Everything in the records below from the line containing "Mamagokoro Baby &" through the line containing "bluetooth ลำโพงบลูทูธ KTS-1108" is to be reproduced exactly, those two lines included; no picture is to be copied.

Data section.
>>
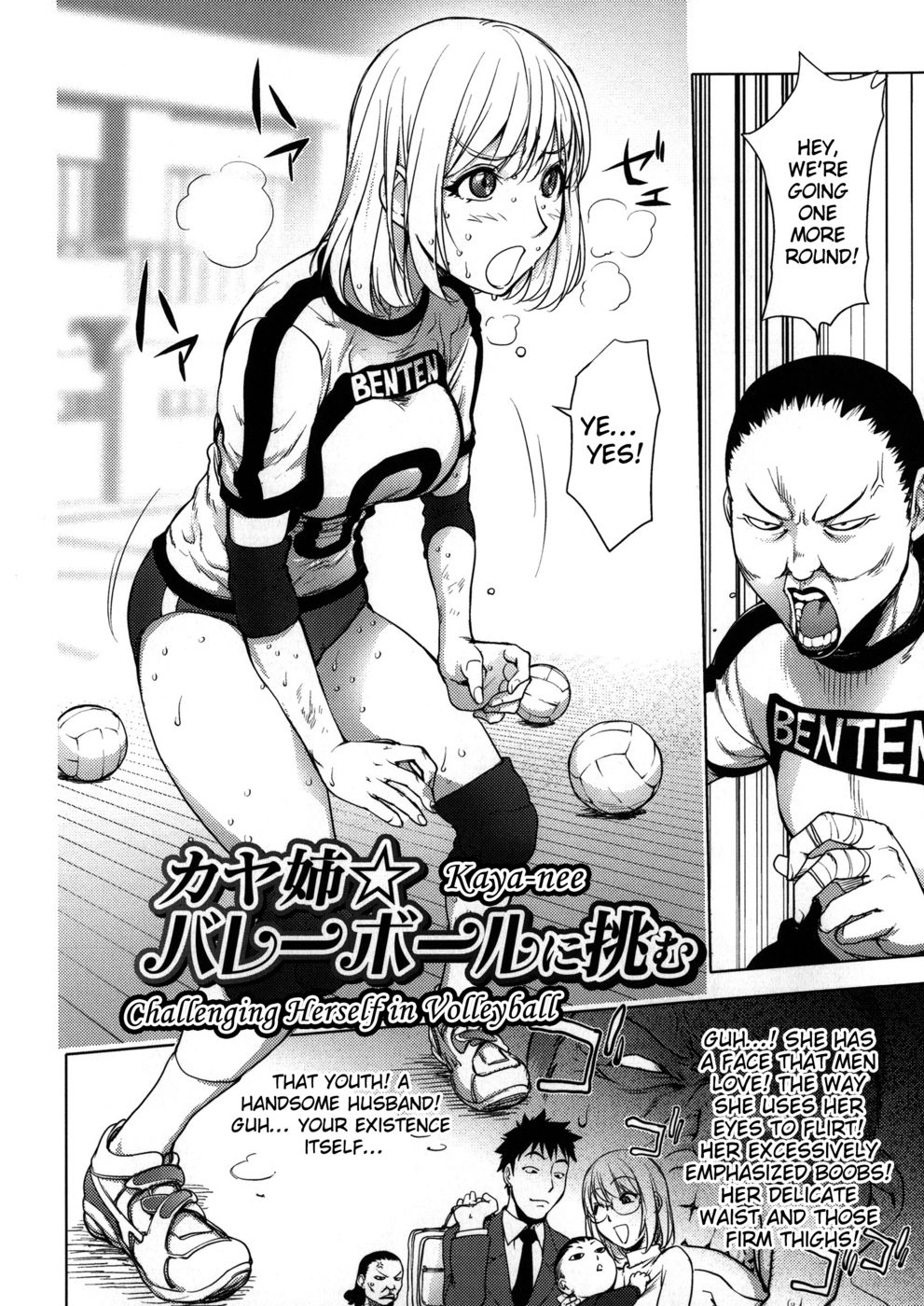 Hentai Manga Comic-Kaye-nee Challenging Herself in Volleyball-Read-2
<<
>>
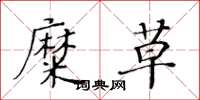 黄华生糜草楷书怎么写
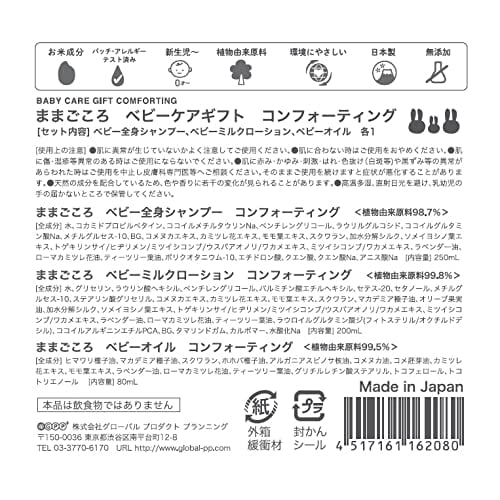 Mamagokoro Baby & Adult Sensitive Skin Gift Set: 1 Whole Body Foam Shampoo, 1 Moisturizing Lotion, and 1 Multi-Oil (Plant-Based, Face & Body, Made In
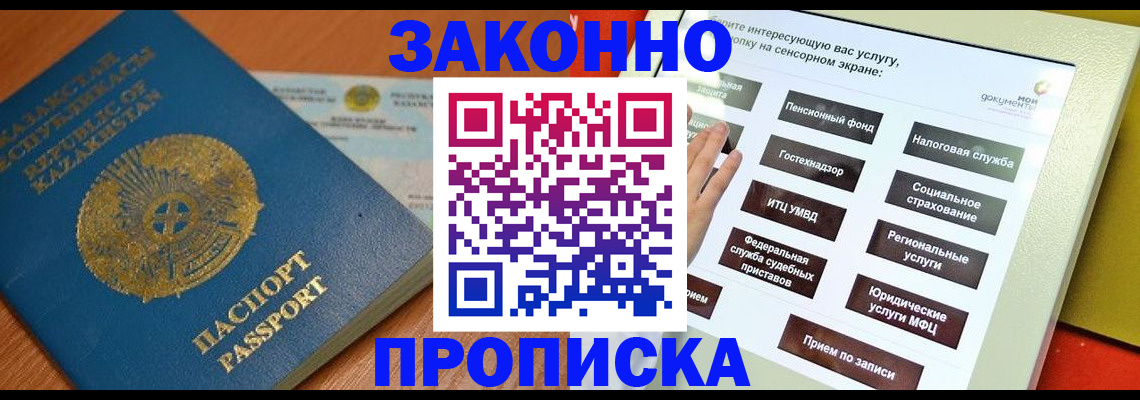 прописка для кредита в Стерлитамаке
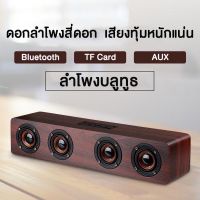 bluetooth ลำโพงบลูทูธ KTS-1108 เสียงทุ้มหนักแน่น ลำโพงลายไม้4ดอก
<<
Solution to the problem.
 Mamagokoro Baby & Adult Sensitive Skin Gift Set: 1 Whole Body Foam Shampoo, 1 Moisturizing Lotion, and 1 Multi-Oil (Plant-Based, Face & Body, Made In
 прописка для кредита в Стерлитамаке
 bluetooth ลำโพงบลูทูธ KTS-1108 เสียงทุ้มหนักแน่น ลำโพงลายไม้4ดอก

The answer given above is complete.